**YOUR TASKS**
[A] In the trolling motor thread, what kind of trolling motor has Ernest T. Bass mounted on the bow of his flat jon?
[B] Please arrange the rows from their start through the line containing "5. (x=510, y=192)" as a numbered list, leaving out any blank lines.

# Can I mount transducer on my front trolling motor somehow?



## Ernest T. Bass (Jul 25, 2013)

The problem is it's not a regular bow mount trolling motor. It's a transom model that I reversed the head on, and mounted it on the bow of my flat jon. When I'm done fishing, I have to raise the motor all the way, lay it down, and strap it down. It's there any way to make this work and be able to secure the cable? Thanks.


----------



## Bailey Boat (Jul 25, 2013)

Use a large screw clamp to attach the 'ducer to the motor and zip tie the cable to the shaft....


----------



## Ernest T. Bass (Jul 25, 2013)

The shaft has to be able to move all the way up and down though. If I zip tie the cable to the shaft, I can't do that can I?


----------



## Quackrstackr (Jul 25, 2013)

Zip tie it at the bottom and again right under the head leaving a somewhat slack line between the two to ride up the outside of your bracket.


----------



## marshman (Jul 25, 2013)

i have a big picture of the slack in the wire getting snagged on something.... 

i think i would rig up a piece of conduit or broom handle or something with a clamp, tranducer mounted to the bottom, clamp at top...when you stop to fish, deploy the trolling motor, and deploy the "transducer on a pole"...

if you dont already have a fish finder, they make one that clamps on the side of the boat, fashion kinda like a trolling motor...we have one around here...it works ok...not too detailed, mostly just a depth finder...


----------



## Ernest T. Bass (Jul 26, 2013)

Thanks guys


----------



## drum (Jul 26, 2013)

**INFORMATION SUPPLIED**
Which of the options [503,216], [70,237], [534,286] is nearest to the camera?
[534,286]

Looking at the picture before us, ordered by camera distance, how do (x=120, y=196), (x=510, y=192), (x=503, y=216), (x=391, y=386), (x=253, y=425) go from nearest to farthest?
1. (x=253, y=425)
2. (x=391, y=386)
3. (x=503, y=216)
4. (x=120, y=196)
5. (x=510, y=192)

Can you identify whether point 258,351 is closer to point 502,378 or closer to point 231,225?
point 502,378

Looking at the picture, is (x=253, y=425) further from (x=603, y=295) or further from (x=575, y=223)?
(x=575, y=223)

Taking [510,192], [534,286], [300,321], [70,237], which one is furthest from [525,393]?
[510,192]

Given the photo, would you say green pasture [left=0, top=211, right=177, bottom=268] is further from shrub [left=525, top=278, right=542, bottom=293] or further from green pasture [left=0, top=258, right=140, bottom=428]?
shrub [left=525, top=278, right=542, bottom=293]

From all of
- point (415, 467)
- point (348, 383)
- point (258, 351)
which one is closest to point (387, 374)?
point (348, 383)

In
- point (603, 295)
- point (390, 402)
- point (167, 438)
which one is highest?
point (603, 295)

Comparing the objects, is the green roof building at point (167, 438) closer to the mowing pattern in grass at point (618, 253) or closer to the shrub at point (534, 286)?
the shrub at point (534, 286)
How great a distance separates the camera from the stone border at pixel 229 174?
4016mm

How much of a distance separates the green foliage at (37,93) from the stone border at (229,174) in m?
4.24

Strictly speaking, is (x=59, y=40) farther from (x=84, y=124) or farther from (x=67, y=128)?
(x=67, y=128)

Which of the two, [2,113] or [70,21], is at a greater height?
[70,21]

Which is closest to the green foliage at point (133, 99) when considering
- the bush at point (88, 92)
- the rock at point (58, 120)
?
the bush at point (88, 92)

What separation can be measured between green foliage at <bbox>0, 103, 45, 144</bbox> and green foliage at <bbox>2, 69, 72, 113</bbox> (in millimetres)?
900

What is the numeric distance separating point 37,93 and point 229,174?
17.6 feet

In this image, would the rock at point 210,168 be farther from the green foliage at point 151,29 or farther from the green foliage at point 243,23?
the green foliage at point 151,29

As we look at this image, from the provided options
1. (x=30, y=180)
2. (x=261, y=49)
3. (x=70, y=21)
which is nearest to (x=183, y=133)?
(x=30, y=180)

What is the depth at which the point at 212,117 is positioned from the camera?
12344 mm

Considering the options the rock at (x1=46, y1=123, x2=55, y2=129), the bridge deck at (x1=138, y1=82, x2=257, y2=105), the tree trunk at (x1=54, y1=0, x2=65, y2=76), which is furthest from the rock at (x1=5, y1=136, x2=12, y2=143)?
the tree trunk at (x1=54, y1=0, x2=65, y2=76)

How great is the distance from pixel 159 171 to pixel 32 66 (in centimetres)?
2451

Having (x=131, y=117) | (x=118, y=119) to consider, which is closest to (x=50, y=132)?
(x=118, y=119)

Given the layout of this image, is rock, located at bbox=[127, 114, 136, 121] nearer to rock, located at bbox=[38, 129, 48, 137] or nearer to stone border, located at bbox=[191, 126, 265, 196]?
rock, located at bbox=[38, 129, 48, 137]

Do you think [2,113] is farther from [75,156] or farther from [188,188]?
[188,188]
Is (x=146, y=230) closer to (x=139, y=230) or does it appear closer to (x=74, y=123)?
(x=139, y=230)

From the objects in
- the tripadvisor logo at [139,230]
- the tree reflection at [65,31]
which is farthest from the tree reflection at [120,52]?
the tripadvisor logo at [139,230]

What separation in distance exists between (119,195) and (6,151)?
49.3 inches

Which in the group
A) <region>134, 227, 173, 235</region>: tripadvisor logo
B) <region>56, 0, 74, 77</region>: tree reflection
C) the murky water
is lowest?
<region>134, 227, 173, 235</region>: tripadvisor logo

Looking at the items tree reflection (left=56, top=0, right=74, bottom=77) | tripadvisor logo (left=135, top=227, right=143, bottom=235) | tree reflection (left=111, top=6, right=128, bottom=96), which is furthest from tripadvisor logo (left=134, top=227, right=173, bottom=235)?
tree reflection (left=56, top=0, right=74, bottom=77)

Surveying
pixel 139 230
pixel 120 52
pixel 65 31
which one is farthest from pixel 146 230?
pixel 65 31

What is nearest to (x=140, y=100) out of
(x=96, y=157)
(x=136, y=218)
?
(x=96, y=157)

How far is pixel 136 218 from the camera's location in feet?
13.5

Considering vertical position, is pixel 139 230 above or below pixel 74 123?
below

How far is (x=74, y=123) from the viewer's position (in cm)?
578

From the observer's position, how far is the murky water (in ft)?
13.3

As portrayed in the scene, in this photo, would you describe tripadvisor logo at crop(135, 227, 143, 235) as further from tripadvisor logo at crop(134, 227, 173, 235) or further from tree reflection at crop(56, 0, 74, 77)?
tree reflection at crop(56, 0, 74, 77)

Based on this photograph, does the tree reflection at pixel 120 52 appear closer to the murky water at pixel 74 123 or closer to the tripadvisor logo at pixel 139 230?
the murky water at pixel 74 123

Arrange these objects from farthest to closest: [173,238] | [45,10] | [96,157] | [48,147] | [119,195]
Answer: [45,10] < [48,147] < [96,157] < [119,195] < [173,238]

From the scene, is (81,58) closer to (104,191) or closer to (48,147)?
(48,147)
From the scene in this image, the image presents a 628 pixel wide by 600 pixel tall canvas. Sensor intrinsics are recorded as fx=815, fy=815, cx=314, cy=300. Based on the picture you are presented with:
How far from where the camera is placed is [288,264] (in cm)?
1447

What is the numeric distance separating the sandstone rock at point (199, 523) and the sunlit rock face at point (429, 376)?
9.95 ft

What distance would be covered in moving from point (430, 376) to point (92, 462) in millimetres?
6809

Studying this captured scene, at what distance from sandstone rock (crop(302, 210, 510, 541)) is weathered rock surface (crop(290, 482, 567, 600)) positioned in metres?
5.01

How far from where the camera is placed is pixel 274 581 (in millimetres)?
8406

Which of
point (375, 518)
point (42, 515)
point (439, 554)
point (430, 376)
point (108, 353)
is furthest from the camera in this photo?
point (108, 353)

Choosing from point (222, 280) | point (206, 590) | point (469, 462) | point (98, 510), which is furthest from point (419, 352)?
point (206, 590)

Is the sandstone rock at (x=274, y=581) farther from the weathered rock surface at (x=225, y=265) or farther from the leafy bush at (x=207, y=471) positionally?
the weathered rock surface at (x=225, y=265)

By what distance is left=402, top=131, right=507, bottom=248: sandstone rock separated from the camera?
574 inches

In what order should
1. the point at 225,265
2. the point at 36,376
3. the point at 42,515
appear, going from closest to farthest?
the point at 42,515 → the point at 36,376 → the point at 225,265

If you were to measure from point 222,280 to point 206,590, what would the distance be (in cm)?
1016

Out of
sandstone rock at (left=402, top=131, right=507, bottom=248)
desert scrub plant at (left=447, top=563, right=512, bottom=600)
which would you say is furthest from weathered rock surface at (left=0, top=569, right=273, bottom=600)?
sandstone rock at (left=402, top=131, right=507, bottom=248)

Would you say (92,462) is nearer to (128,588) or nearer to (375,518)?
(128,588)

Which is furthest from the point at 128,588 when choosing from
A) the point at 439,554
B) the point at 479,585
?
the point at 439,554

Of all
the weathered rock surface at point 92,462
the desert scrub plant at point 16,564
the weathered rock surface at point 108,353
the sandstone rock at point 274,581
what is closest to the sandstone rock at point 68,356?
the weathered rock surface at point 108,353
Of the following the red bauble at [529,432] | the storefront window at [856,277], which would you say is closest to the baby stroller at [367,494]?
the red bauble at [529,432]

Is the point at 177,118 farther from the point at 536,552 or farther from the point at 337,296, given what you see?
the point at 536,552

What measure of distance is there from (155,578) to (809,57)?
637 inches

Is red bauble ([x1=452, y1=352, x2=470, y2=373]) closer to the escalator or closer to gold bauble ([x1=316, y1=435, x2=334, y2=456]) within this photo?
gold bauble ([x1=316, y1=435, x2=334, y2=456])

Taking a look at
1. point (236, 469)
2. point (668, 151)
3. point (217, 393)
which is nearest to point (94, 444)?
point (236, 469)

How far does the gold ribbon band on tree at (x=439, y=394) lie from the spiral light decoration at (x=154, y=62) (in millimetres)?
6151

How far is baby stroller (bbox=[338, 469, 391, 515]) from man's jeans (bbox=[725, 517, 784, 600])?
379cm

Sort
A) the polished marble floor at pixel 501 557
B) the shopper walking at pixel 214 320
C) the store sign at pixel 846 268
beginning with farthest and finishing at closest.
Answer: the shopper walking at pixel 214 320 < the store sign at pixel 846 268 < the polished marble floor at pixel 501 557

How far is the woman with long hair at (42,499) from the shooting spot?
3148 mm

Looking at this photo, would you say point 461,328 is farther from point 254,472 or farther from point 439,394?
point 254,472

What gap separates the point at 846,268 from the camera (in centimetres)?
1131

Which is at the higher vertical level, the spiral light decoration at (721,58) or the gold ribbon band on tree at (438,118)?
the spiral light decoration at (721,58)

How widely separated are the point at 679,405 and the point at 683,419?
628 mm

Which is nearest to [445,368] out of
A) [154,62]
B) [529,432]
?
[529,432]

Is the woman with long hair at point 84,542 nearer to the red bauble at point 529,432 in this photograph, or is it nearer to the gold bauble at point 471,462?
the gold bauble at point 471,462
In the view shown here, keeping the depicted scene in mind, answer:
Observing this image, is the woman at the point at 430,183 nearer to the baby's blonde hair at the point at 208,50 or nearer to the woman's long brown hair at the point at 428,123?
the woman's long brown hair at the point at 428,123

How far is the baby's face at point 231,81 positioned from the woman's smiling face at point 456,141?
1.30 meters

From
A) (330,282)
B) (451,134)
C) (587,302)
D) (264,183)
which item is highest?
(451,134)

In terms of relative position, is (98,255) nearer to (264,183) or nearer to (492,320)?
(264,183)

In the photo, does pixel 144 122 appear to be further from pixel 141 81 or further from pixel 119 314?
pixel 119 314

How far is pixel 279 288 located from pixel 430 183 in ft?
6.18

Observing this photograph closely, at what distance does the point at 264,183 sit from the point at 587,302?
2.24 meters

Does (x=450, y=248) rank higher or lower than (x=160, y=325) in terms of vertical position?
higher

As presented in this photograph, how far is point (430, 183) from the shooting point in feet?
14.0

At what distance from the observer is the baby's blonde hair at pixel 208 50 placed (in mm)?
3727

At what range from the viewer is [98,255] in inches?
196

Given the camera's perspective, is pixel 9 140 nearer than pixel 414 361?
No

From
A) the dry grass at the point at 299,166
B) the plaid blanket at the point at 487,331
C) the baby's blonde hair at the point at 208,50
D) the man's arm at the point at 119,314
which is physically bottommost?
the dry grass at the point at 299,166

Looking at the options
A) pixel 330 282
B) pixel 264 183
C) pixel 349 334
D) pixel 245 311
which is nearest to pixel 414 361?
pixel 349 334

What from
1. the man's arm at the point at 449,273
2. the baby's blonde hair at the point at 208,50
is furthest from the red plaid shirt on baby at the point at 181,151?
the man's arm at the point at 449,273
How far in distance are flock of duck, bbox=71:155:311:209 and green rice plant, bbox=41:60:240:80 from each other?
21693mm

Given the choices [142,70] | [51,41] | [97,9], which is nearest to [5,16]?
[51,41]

**SOLUTIONS PER TASK**
[A] A transom model with the head reversed.

[B]
1. Which of the options [503,216], [70,237], [534,286] is nearest to the camera?
2. [534,286]
3. Looking at the picture before us, ordered by camera distance, how do (x=120, y=196), (x=510, y=192), (x=503, y=216), (x=391, y=386), (x=253, y=425) go from nearest to farthest?
4. 1. (x=253, y=425)
5. 2. (x=391, y=386)
6. 3. (x=503, y=216)
7. 4. (x=120, y=196)
8. 5. (x=510, y=192)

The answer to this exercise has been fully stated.